Both of my classes were canceled today, and I'm bummed. Back in the day, if I had been handed a free day, it would have felt like a "get-out-of-jail-free" card. Even with the classes I actually liked, any reason to skip was a good reason.
But, all that seems to have changed. Apparently, my nerdiness is worse than I thought. What would the 20 year old me think? She would be sorely disappointed. I have turned into that which I feared most. A serious student.
But, it gets worse. The real reason I'm disappointed about missing class is because my Nonfiction Prose professor had asked me to share an essay I wrote last week with the whole class. He liked it so much, and thought it was so good that he wanted everyone else to hear it as an example of "strong voice, humor and wit." He had scrawled on the bottom of the last page, "Get this published, NOW!!"

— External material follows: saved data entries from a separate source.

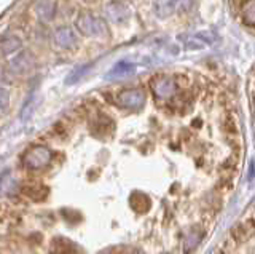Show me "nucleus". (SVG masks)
I'll return each instance as SVG.
<instances>
[{"label": "nucleus", "mask_w": 255, "mask_h": 254, "mask_svg": "<svg viewBox=\"0 0 255 254\" xmlns=\"http://www.w3.org/2000/svg\"><path fill=\"white\" fill-rule=\"evenodd\" d=\"M77 29L86 37H101L107 34V27L101 18H96L89 13H83L77 20Z\"/></svg>", "instance_id": "nucleus-1"}, {"label": "nucleus", "mask_w": 255, "mask_h": 254, "mask_svg": "<svg viewBox=\"0 0 255 254\" xmlns=\"http://www.w3.org/2000/svg\"><path fill=\"white\" fill-rule=\"evenodd\" d=\"M50 160H51L50 149H46L43 146L32 147L26 155H24V163H26V166L32 168V169H40V168L46 166L48 163H50Z\"/></svg>", "instance_id": "nucleus-2"}, {"label": "nucleus", "mask_w": 255, "mask_h": 254, "mask_svg": "<svg viewBox=\"0 0 255 254\" xmlns=\"http://www.w3.org/2000/svg\"><path fill=\"white\" fill-rule=\"evenodd\" d=\"M151 90L158 99H169L177 92V83L171 77H158L151 82Z\"/></svg>", "instance_id": "nucleus-3"}, {"label": "nucleus", "mask_w": 255, "mask_h": 254, "mask_svg": "<svg viewBox=\"0 0 255 254\" xmlns=\"http://www.w3.org/2000/svg\"><path fill=\"white\" fill-rule=\"evenodd\" d=\"M145 102V93L142 90H125L118 94V104L128 109H139Z\"/></svg>", "instance_id": "nucleus-4"}, {"label": "nucleus", "mask_w": 255, "mask_h": 254, "mask_svg": "<svg viewBox=\"0 0 255 254\" xmlns=\"http://www.w3.org/2000/svg\"><path fill=\"white\" fill-rule=\"evenodd\" d=\"M32 66H34V58L30 56L27 51H24L21 54H18L15 59H11L8 69H10V72H13V74L21 75L24 72H27Z\"/></svg>", "instance_id": "nucleus-5"}, {"label": "nucleus", "mask_w": 255, "mask_h": 254, "mask_svg": "<svg viewBox=\"0 0 255 254\" xmlns=\"http://www.w3.org/2000/svg\"><path fill=\"white\" fill-rule=\"evenodd\" d=\"M255 231V221L254 219H247L244 222H239L233 231H232V237L236 241H246L252 237V233Z\"/></svg>", "instance_id": "nucleus-6"}, {"label": "nucleus", "mask_w": 255, "mask_h": 254, "mask_svg": "<svg viewBox=\"0 0 255 254\" xmlns=\"http://www.w3.org/2000/svg\"><path fill=\"white\" fill-rule=\"evenodd\" d=\"M54 42L59 48H64V50H69L75 45V34L70 27H61L54 34Z\"/></svg>", "instance_id": "nucleus-7"}, {"label": "nucleus", "mask_w": 255, "mask_h": 254, "mask_svg": "<svg viewBox=\"0 0 255 254\" xmlns=\"http://www.w3.org/2000/svg\"><path fill=\"white\" fill-rule=\"evenodd\" d=\"M107 16L115 24H125V21L128 20V10L123 3L112 2L107 5Z\"/></svg>", "instance_id": "nucleus-8"}, {"label": "nucleus", "mask_w": 255, "mask_h": 254, "mask_svg": "<svg viewBox=\"0 0 255 254\" xmlns=\"http://www.w3.org/2000/svg\"><path fill=\"white\" fill-rule=\"evenodd\" d=\"M134 72V66L131 63H126V61H120L113 66V68L108 70L107 78H121V77H128Z\"/></svg>", "instance_id": "nucleus-9"}, {"label": "nucleus", "mask_w": 255, "mask_h": 254, "mask_svg": "<svg viewBox=\"0 0 255 254\" xmlns=\"http://www.w3.org/2000/svg\"><path fill=\"white\" fill-rule=\"evenodd\" d=\"M175 7L179 8V0H156L155 2V11L160 18L172 15Z\"/></svg>", "instance_id": "nucleus-10"}, {"label": "nucleus", "mask_w": 255, "mask_h": 254, "mask_svg": "<svg viewBox=\"0 0 255 254\" xmlns=\"http://www.w3.org/2000/svg\"><path fill=\"white\" fill-rule=\"evenodd\" d=\"M129 203L136 211H139V213H147V211L150 209V198L145 195V193H141V192L132 193L131 198H129Z\"/></svg>", "instance_id": "nucleus-11"}, {"label": "nucleus", "mask_w": 255, "mask_h": 254, "mask_svg": "<svg viewBox=\"0 0 255 254\" xmlns=\"http://www.w3.org/2000/svg\"><path fill=\"white\" fill-rule=\"evenodd\" d=\"M241 18L246 26H255V0H247L241 8Z\"/></svg>", "instance_id": "nucleus-12"}, {"label": "nucleus", "mask_w": 255, "mask_h": 254, "mask_svg": "<svg viewBox=\"0 0 255 254\" xmlns=\"http://www.w3.org/2000/svg\"><path fill=\"white\" fill-rule=\"evenodd\" d=\"M201 237H203V233H201L199 229H191V231L187 233V237L184 240V251L190 253V251L195 250V248L199 245V241H201Z\"/></svg>", "instance_id": "nucleus-13"}, {"label": "nucleus", "mask_w": 255, "mask_h": 254, "mask_svg": "<svg viewBox=\"0 0 255 254\" xmlns=\"http://www.w3.org/2000/svg\"><path fill=\"white\" fill-rule=\"evenodd\" d=\"M35 10H37V15L40 20L50 21L54 15V3L50 2V0H40L37 3V7H35Z\"/></svg>", "instance_id": "nucleus-14"}, {"label": "nucleus", "mask_w": 255, "mask_h": 254, "mask_svg": "<svg viewBox=\"0 0 255 254\" xmlns=\"http://www.w3.org/2000/svg\"><path fill=\"white\" fill-rule=\"evenodd\" d=\"M21 48V40L16 37H3L2 40V54L8 56V54L15 53L16 50Z\"/></svg>", "instance_id": "nucleus-15"}, {"label": "nucleus", "mask_w": 255, "mask_h": 254, "mask_svg": "<svg viewBox=\"0 0 255 254\" xmlns=\"http://www.w3.org/2000/svg\"><path fill=\"white\" fill-rule=\"evenodd\" d=\"M72 243L65 241L63 238H56L51 243V253L53 254H69L72 251Z\"/></svg>", "instance_id": "nucleus-16"}, {"label": "nucleus", "mask_w": 255, "mask_h": 254, "mask_svg": "<svg viewBox=\"0 0 255 254\" xmlns=\"http://www.w3.org/2000/svg\"><path fill=\"white\" fill-rule=\"evenodd\" d=\"M223 123H225V128L228 133H238V125H236L234 118L233 117H225V120H223Z\"/></svg>", "instance_id": "nucleus-17"}, {"label": "nucleus", "mask_w": 255, "mask_h": 254, "mask_svg": "<svg viewBox=\"0 0 255 254\" xmlns=\"http://www.w3.org/2000/svg\"><path fill=\"white\" fill-rule=\"evenodd\" d=\"M8 104V92H7V88H2V111H5V107H7Z\"/></svg>", "instance_id": "nucleus-18"}, {"label": "nucleus", "mask_w": 255, "mask_h": 254, "mask_svg": "<svg viewBox=\"0 0 255 254\" xmlns=\"http://www.w3.org/2000/svg\"><path fill=\"white\" fill-rule=\"evenodd\" d=\"M123 254H141V253H139V251H136V250H126Z\"/></svg>", "instance_id": "nucleus-19"}, {"label": "nucleus", "mask_w": 255, "mask_h": 254, "mask_svg": "<svg viewBox=\"0 0 255 254\" xmlns=\"http://www.w3.org/2000/svg\"><path fill=\"white\" fill-rule=\"evenodd\" d=\"M252 107H254V117H255V99H254V104H252Z\"/></svg>", "instance_id": "nucleus-20"}]
</instances>
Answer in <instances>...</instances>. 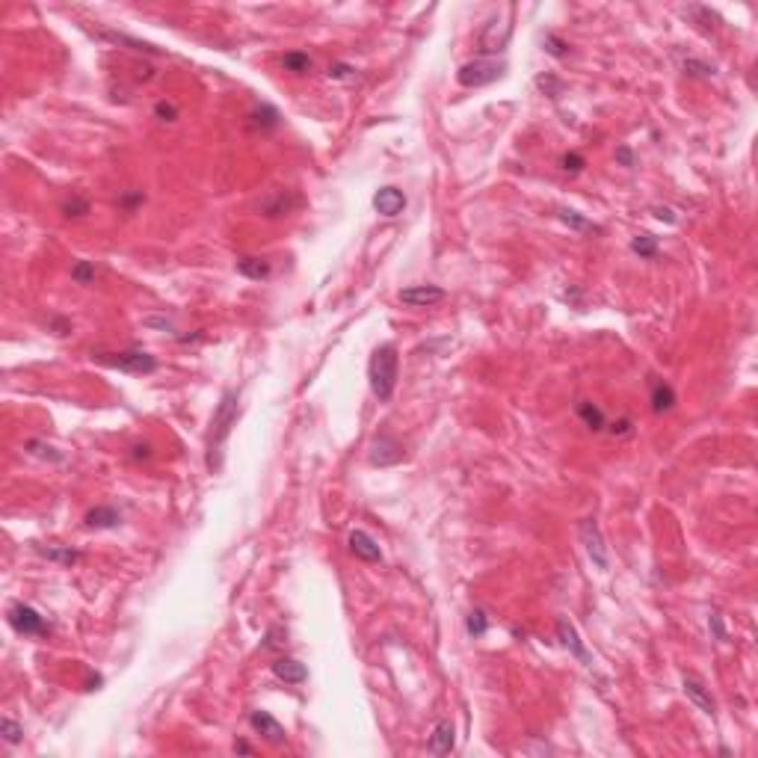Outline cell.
<instances>
[{
    "label": "cell",
    "instance_id": "obj_1",
    "mask_svg": "<svg viewBox=\"0 0 758 758\" xmlns=\"http://www.w3.org/2000/svg\"><path fill=\"white\" fill-rule=\"evenodd\" d=\"M238 415H240V394L228 389L211 418V435H208V468L211 471L223 465V447L228 442L234 424H238Z\"/></svg>",
    "mask_w": 758,
    "mask_h": 758
},
{
    "label": "cell",
    "instance_id": "obj_2",
    "mask_svg": "<svg viewBox=\"0 0 758 758\" xmlns=\"http://www.w3.org/2000/svg\"><path fill=\"white\" fill-rule=\"evenodd\" d=\"M397 370H400V356L394 344H382L374 350V356L367 362V379L370 391L379 403H389L397 389Z\"/></svg>",
    "mask_w": 758,
    "mask_h": 758
},
{
    "label": "cell",
    "instance_id": "obj_3",
    "mask_svg": "<svg viewBox=\"0 0 758 758\" xmlns=\"http://www.w3.org/2000/svg\"><path fill=\"white\" fill-rule=\"evenodd\" d=\"M503 72H507V62L503 60H495V57H480L474 62H465L457 80L468 89H477V87H489V83L501 80Z\"/></svg>",
    "mask_w": 758,
    "mask_h": 758
},
{
    "label": "cell",
    "instance_id": "obj_4",
    "mask_svg": "<svg viewBox=\"0 0 758 758\" xmlns=\"http://www.w3.org/2000/svg\"><path fill=\"white\" fill-rule=\"evenodd\" d=\"M101 364L119 367L125 374H151L157 370V359L145 350H125V352H101V356H92Z\"/></svg>",
    "mask_w": 758,
    "mask_h": 758
},
{
    "label": "cell",
    "instance_id": "obj_5",
    "mask_svg": "<svg viewBox=\"0 0 758 758\" xmlns=\"http://www.w3.org/2000/svg\"><path fill=\"white\" fill-rule=\"evenodd\" d=\"M578 536L584 542V551L586 557L593 560V566L598 572H608L611 569V554H608V545H604V536H601V528L596 518H584L581 528H578Z\"/></svg>",
    "mask_w": 758,
    "mask_h": 758
},
{
    "label": "cell",
    "instance_id": "obj_6",
    "mask_svg": "<svg viewBox=\"0 0 758 758\" xmlns=\"http://www.w3.org/2000/svg\"><path fill=\"white\" fill-rule=\"evenodd\" d=\"M9 625L24 634V637H39L48 631V622L45 616L36 611V608H30V604H15V608H9Z\"/></svg>",
    "mask_w": 758,
    "mask_h": 758
},
{
    "label": "cell",
    "instance_id": "obj_7",
    "mask_svg": "<svg viewBox=\"0 0 758 758\" xmlns=\"http://www.w3.org/2000/svg\"><path fill=\"white\" fill-rule=\"evenodd\" d=\"M510 36H513V24H503L501 18H492L489 24L483 27V33H480V54L483 57L501 54V50L507 48Z\"/></svg>",
    "mask_w": 758,
    "mask_h": 758
},
{
    "label": "cell",
    "instance_id": "obj_8",
    "mask_svg": "<svg viewBox=\"0 0 758 758\" xmlns=\"http://www.w3.org/2000/svg\"><path fill=\"white\" fill-rule=\"evenodd\" d=\"M557 637H560L563 649L572 654V658H578L584 667H593V654H589V652L584 649V640H581L578 628L572 625V622H569L566 616H560V619H557Z\"/></svg>",
    "mask_w": 758,
    "mask_h": 758
},
{
    "label": "cell",
    "instance_id": "obj_9",
    "mask_svg": "<svg viewBox=\"0 0 758 758\" xmlns=\"http://www.w3.org/2000/svg\"><path fill=\"white\" fill-rule=\"evenodd\" d=\"M249 723H252V729H255L267 744H273V747H284V740H288V732H284L282 723L269 714V711H252L249 714Z\"/></svg>",
    "mask_w": 758,
    "mask_h": 758
},
{
    "label": "cell",
    "instance_id": "obj_10",
    "mask_svg": "<svg viewBox=\"0 0 758 758\" xmlns=\"http://www.w3.org/2000/svg\"><path fill=\"white\" fill-rule=\"evenodd\" d=\"M445 299V291L439 284H412V288H403L400 291V302L409 308H430L435 302Z\"/></svg>",
    "mask_w": 758,
    "mask_h": 758
},
{
    "label": "cell",
    "instance_id": "obj_11",
    "mask_svg": "<svg viewBox=\"0 0 758 758\" xmlns=\"http://www.w3.org/2000/svg\"><path fill=\"white\" fill-rule=\"evenodd\" d=\"M367 459H370V465H397L403 459V445L397 439H391V435H379V439H374V445H370Z\"/></svg>",
    "mask_w": 758,
    "mask_h": 758
},
{
    "label": "cell",
    "instance_id": "obj_12",
    "mask_svg": "<svg viewBox=\"0 0 758 758\" xmlns=\"http://www.w3.org/2000/svg\"><path fill=\"white\" fill-rule=\"evenodd\" d=\"M681 687H684V696L693 702L702 714H708V717L717 714V702H714V696L708 693V687H705L702 681H696L693 676H684L681 679Z\"/></svg>",
    "mask_w": 758,
    "mask_h": 758
},
{
    "label": "cell",
    "instance_id": "obj_13",
    "mask_svg": "<svg viewBox=\"0 0 758 758\" xmlns=\"http://www.w3.org/2000/svg\"><path fill=\"white\" fill-rule=\"evenodd\" d=\"M453 747H457V726H453L450 720H439L435 723V729H433V735H430L427 749L433 755H450Z\"/></svg>",
    "mask_w": 758,
    "mask_h": 758
},
{
    "label": "cell",
    "instance_id": "obj_14",
    "mask_svg": "<svg viewBox=\"0 0 758 758\" xmlns=\"http://www.w3.org/2000/svg\"><path fill=\"white\" fill-rule=\"evenodd\" d=\"M374 208L382 216H397V213L406 211V193L397 190V187H379L374 193Z\"/></svg>",
    "mask_w": 758,
    "mask_h": 758
},
{
    "label": "cell",
    "instance_id": "obj_15",
    "mask_svg": "<svg viewBox=\"0 0 758 758\" xmlns=\"http://www.w3.org/2000/svg\"><path fill=\"white\" fill-rule=\"evenodd\" d=\"M273 676L284 684H302L308 679V667L296 658H276L273 661Z\"/></svg>",
    "mask_w": 758,
    "mask_h": 758
},
{
    "label": "cell",
    "instance_id": "obj_16",
    "mask_svg": "<svg viewBox=\"0 0 758 758\" xmlns=\"http://www.w3.org/2000/svg\"><path fill=\"white\" fill-rule=\"evenodd\" d=\"M350 551L356 554L359 560H364V563H379L382 560L379 545L374 542V536L364 533V530H352L350 533Z\"/></svg>",
    "mask_w": 758,
    "mask_h": 758
},
{
    "label": "cell",
    "instance_id": "obj_17",
    "mask_svg": "<svg viewBox=\"0 0 758 758\" xmlns=\"http://www.w3.org/2000/svg\"><path fill=\"white\" fill-rule=\"evenodd\" d=\"M296 205H299V199H296V196H291L288 190H279V193L267 196V199L261 201V213L269 216V220H276V216H284V213H288L291 208H296Z\"/></svg>",
    "mask_w": 758,
    "mask_h": 758
},
{
    "label": "cell",
    "instance_id": "obj_18",
    "mask_svg": "<svg viewBox=\"0 0 758 758\" xmlns=\"http://www.w3.org/2000/svg\"><path fill=\"white\" fill-rule=\"evenodd\" d=\"M83 521H87V528H92V530H110V528L122 525V513L116 507H95L87 513Z\"/></svg>",
    "mask_w": 758,
    "mask_h": 758
},
{
    "label": "cell",
    "instance_id": "obj_19",
    "mask_svg": "<svg viewBox=\"0 0 758 758\" xmlns=\"http://www.w3.org/2000/svg\"><path fill=\"white\" fill-rule=\"evenodd\" d=\"M672 406H676V391H672V385L664 382V379L652 382V412L654 415H664Z\"/></svg>",
    "mask_w": 758,
    "mask_h": 758
},
{
    "label": "cell",
    "instance_id": "obj_20",
    "mask_svg": "<svg viewBox=\"0 0 758 758\" xmlns=\"http://www.w3.org/2000/svg\"><path fill=\"white\" fill-rule=\"evenodd\" d=\"M238 273L240 276H246V279H252V282H261V279H269V273H273V267H269V261H264V258H252V255H243V258H238Z\"/></svg>",
    "mask_w": 758,
    "mask_h": 758
},
{
    "label": "cell",
    "instance_id": "obj_21",
    "mask_svg": "<svg viewBox=\"0 0 758 758\" xmlns=\"http://www.w3.org/2000/svg\"><path fill=\"white\" fill-rule=\"evenodd\" d=\"M557 220L563 223V225H569L572 231H581V234H601V225H596V223H589L586 216H581L578 211H569V208H560L557 211Z\"/></svg>",
    "mask_w": 758,
    "mask_h": 758
},
{
    "label": "cell",
    "instance_id": "obj_22",
    "mask_svg": "<svg viewBox=\"0 0 758 758\" xmlns=\"http://www.w3.org/2000/svg\"><path fill=\"white\" fill-rule=\"evenodd\" d=\"M578 418H581L593 433H598V430L608 427V418H604V412L596 406L593 400H581V403H578Z\"/></svg>",
    "mask_w": 758,
    "mask_h": 758
},
{
    "label": "cell",
    "instance_id": "obj_23",
    "mask_svg": "<svg viewBox=\"0 0 758 758\" xmlns=\"http://www.w3.org/2000/svg\"><path fill=\"white\" fill-rule=\"evenodd\" d=\"M101 39H107L113 45H128L130 50H137V54H163V50H157L155 45H148V42H140V39H133V36H125V33H113V30H104L101 33Z\"/></svg>",
    "mask_w": 758,
    "mask_h": 758
},
{
    "label": "cell",
    "instance_id": "obj_24",
    "mask_svg": "<svg viewBox=\"0 0 758 758\" xmlns=\"http://www.w3.org/2000/svg\"><path fill=\"white\" fill-rule=\"evenodd\" d=\"M249 119H252V125L261 128V130H273V128H279L282 116H279V110L273 104H258L255 110H252Z\"/></svg>",
    "mask_w": 758,
    "mask_h": 758
},
{
    "label": "cell",
    "instance_id": "obj_25",
    "mask_svg": "<svg viewBox=\"0 0 758 758\" xmlns=\"http://www.w3.org/2000/svg\"><path fill=\"white\" fill-rule=\"evenodd\" d=\"M39 554L45 560H54V563H60V566H74L77 560H80V551H74V548H57V545H39L36 548Z\"/></svg>",
    "mask_w": 758,
    "mask_h": 758
},
{
    "label": "cell",
    "instance_id": "obj_26",
    "mask_svg": "<svg viewBox=\"0 0 758 758\" xmlns=\"http://www.w3.org/2000/svg\"><path fill=\"white\" fill-rule=\"evenodd\" d=\"M282 69L291 72V74H306V72H311V57L306 50H288V54L282 57Z\"/></svg>",
    "mask_w": 758,
    "mask_h": 758
},
{
    "label": "cell",
    "instance_id": "obj_27",
    "mask_svg": "<svg viewBox=\"0 0 758 758\" xmlns=\"http://www.w3.org/2000/svg\"><path fill=\"white\" fill-rule=\"evenodd\" d=\"M24 450L33 453V457H39V459H48V462H62V459H65V453H60L57 447H50V445L42 442V439H27V442H24Z\"/></svg>",
    "mask_w": 758,
    "mask_h": 758
},
{
    "label": "cell",
    "instance_id": "obj_28",
    "mask_svg": "<svg viewBox=\"0 0 758 758\" xmlns=\"http://www.w3.org/2000/svg\"><path fill=\"white\" fill-rule=\"evenodd\" d=\"M89 211H92L89 199H83V196H77V193H72L69 199L62 201V216H65V220H80V216H87Z\"/></svg>",
    "mask_w": 758,
    "mask_h": 758
},
{
    "label": "cell",
    "instance_id": "obj_29",
    "mask_svg": "<svg viewBox=\"0 0 758 758\" xmlns=\"http://www.w3.org/2000/svg\"><path fill=\"white\" fill-rule=\"evenodd\" d=\"M631 252L640 258H654L658 255V238H652V234H637L631 240Z\"/></svg>",
    "mask_w": 758,
    "mask_h": 758
},
{
    "label": "cell",
    "instance_id": "obj_30",
    "mask_svg": "<svg viewBox=\"0 0 758 758\" xmlns=\"http://www.w3.org/2000/svg\"><path fill=\"white\" fill-rule=\"evenodd\" d=\"M465 628H468V634L474 637V640H480L486 631H489V616H486L480 608H474V611L465 616Z\"/></svg>",
    "mask_w": 758,
    "mask_h": 758
},
{
    "label": "cell",
    "instance_id": "obj_31",
    "mask_svg": "<svg viewBox=\"0 0 758 758\" xmlns=\"http://www.w3.org/2000/svg\"><path fill=\"white\" fill-rule=\"evenodd\" d=\"M542 50L554 60H566L569 57V42H563L560 36H554V33H545L542 36Z\"/></svg>",
    "mask_w": 758,
    "mask_h": 758
},
{
    "label": "cell",
    "instance_id": "obj_32",
    "mask_svg": "<svg viewBox=\"0 0 758 758\" xmlns=\"http://www.w3.org/2000/svg\"><path fill=\"white\" fill-rule=\"evenodd\" d=\"M536 87L542 89L548 98H554V101H557V98L563 95V89H566V87H563V80H560V77H554V74H539V77H536Z\"/></svg>",
    "mask_w": 758,
    "mask_h": 758
},
{
    "label": "cell",
    "instance_id": "obj_33",
    "mask_svg": "<svg viewBox=\"0 0 758 758\" xmlns=\"http://www.w3.org/2000/svg\"><path fill=\"white\" fill-rule=\"evenodd\" d=\"M72 282L77 284H92L95 282V264L92 261H77L72 267Z\"/></svg>",
    "mask_w": 758,
    "mask_h": 758
},
{
    "label": "cell",
    "instance_id": "obj_34",
    "mask_svg": "<svg viewBox=\"0 0 758 758\" xmlns=\"http://www.w3.org/2000/svg\"><path fill=\"white\" fill-rule=\"evenodd\" d=\"M0 735H4L6 744H21V737H24V729L15 723L12 717H4L0 720Z\"/></svg>",
    "mask_w": 758,
    "mask_h": 758
},
{
    "label": "cell",
    "instance_id": "obj_35",
    "mask_svg": "<svg viewBox=\"0 0 758 758\" xmlns=\"http://www.w3.org/2000/svg\"><path fill=\"white\" fill-rule=\"evenodd\" d=\"M708 628H711V637L717 640V643H726V640H729V631H726V622H723V613H717V611L708 613Z\"/></svg>",
    "mask_w": 758,
    "mask_h": 758
},
{
    "label": "cell",
    "instance_id": "obj_36",
    "mask_svg": "<svg viewBox=\"0 0 758 758\" xmlns=\"http://www.w3.org/2000/svg\"><path fill=\"white\" fill-rule=\"evenodd\" d=\"M143 201H145L143 190H130V193H122V196H119V208L130 213V211H137V208L143 205Z\"/></svg>",
    "mask_w": 758,
    "mask_h": 758
},
{
    "label": "cell",
    "instance_id": "obj_37",
    "mask_svg": "<svg viewBox=\"0 0 758 758\" xmlns=\"http://www.w3.org/2000/svg\"><path fill=\"white\" fill-rule=\"evenodd\" d=\"M329 80H356V69L350 62H335L329 65Z\"/></svg>",
    "mask_w": 758,
    "mask_h": 758
},
{
    "label": "cell",
    "instance_id": "obj_38",
    "mask_svg": "<svg viewBox=\"0 0 758 758\" xmlns=\"http://www.w3.org/2000/svg\"><path fill=\"white\" fill-rule=\"evenodd\" d=\"M560 163H563V169H566V172H572V175H578V172L584 169V166H586V160L578 155V151H569V155H563V160H560Z\"/></svg>",
    "mask_w": 758,
    "mask_h": 758
},
{
    "label": "cell",
    "instance_id": "obj_39",
    "mask_svg": "<svg viewBox=\"0 0 758 758\" xmlns=\"http://www.w3.org/2000/svg\"><path fill=\"white\" fill-rule=\"evenodd\" d=\"M155 116L160 122H175L178 119V110H175V104H169V101H157L155 104Z\"/></svg>",
    "mask_w": 758,
    "mask_h": 758
},
{
    "label": "cell",
    "instance_id": "obj_40",
    "mask_svg": "<svg viewBox=\"0 0 758 758\" xmlns=\"http://www.w3.org/2000/svg\"><path fill=\"white\" fill-rule=\"evenodd\" d=\"M611 433L616 435V439H628V435H634V420L631 418H619L611 424Z\"/></svg>",
    "mask_w": 758,
    "mask_h": 758
},
{
    "label": "cell",
    "instance_id": "obj_41",
    "mask_svg": "<svg viewBox=\"0 0 758 758\" xmlns=\"http://www.w3.org/2000/svg\"><path fill=\"white\" fill-rule=\"evenodd\" d=\"M684 72L708 77V74H714V65H705V62H699V60H684Z\"/></svg>",
    "mask_w": 758,
    "mask_h": 758
},
{
    "label": "cell",
    "instance_id": "obj_42",
    "mask_svg": "<svg viewBox=\"0 0 758 758\" xmlns=\"http://www.w3.org/2000/svg\"><path fill=\"white\" fill-rule=\"evenodd\" d=\"M143 326H148V329H166V332H175L172 320H166V317H145V320H143Z\"/></svg>",
    "mask_w": 758,
    "mask_h": 758
},
{
    "label": "cell",
    "instance_id": "obj_43",
    "mask_svg": "<svg viewBox=\"0 0 758 758\" xmlns=\"http://www.w3.org/2000/svg\"><path fill=\"white\" fill-rule=\"evenodd\" d=\"M50 332L62 338V335H69V332H72V323H69V320H62V317H54V320H50Z\"/></svg>",
    "mask_w": 758,
    "mask_h": 758
},
{
    "label": "cell",
    "instance_id": "obj_44",
    "mask_svg": "<svg viewBox=\"0 0 758 758\" xmlns=\"http://www.w3.org/2000/svg\"><path fill=\"white\" fill-rule=\"evenodd\" d=\"M616 160H619L622 166H634V151H631L628 145H619V148H616Z\"/></svg>",
    "mask_w": 758,
    "mask_h": 758
},
{
    "label": "cell",
    "instance_id": "obj_45",
    "mask_svg": "<svg viewBox=\"0 0 758 758\" xmlns=\"http://www.w3.org/2000/svg\"><path fill=\"white\" fill-rule=\"evenodd\" d=\"M130 459H151V445H133L130 447Z\"/></svg>",
    "mask_w": 758,
    "mask_h": 758
},
{
    "label": "cell",
    "instance_id": "obj_46",
    "mask_svg": "<svg viewBox=\"0 0 758 758\" xmlns=\"http://www.w3.org/2000/svg\"><path fill=\"white\" fill-rule=\"evenodd\" d=\"M654 216H658V220H661V223H669V225H672V223H676V213H672L669 208H661V205H658V208H654Z\"/></svg>",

Now, I'm the first to admit that I was shocked by his strong opinion of my work. I'm a fiction writer. What do I know of writing nonfiction? I took this class because I was, in my estimation, an amateur at this whole truth thing. Outside of some record reviews I did years ago, my life has been all about ficition. My inner nerd jumped at the chance to get a pat on the head, stand in front of the class and be hated by my fellow students as the teacher's pet. I have never in my life been the teacher's pet. I'm more of the smart-ass-in-the-back kind of girl. None of my former professors liked me all that much. To have one take a shine to me so quickly is a little disconcerting.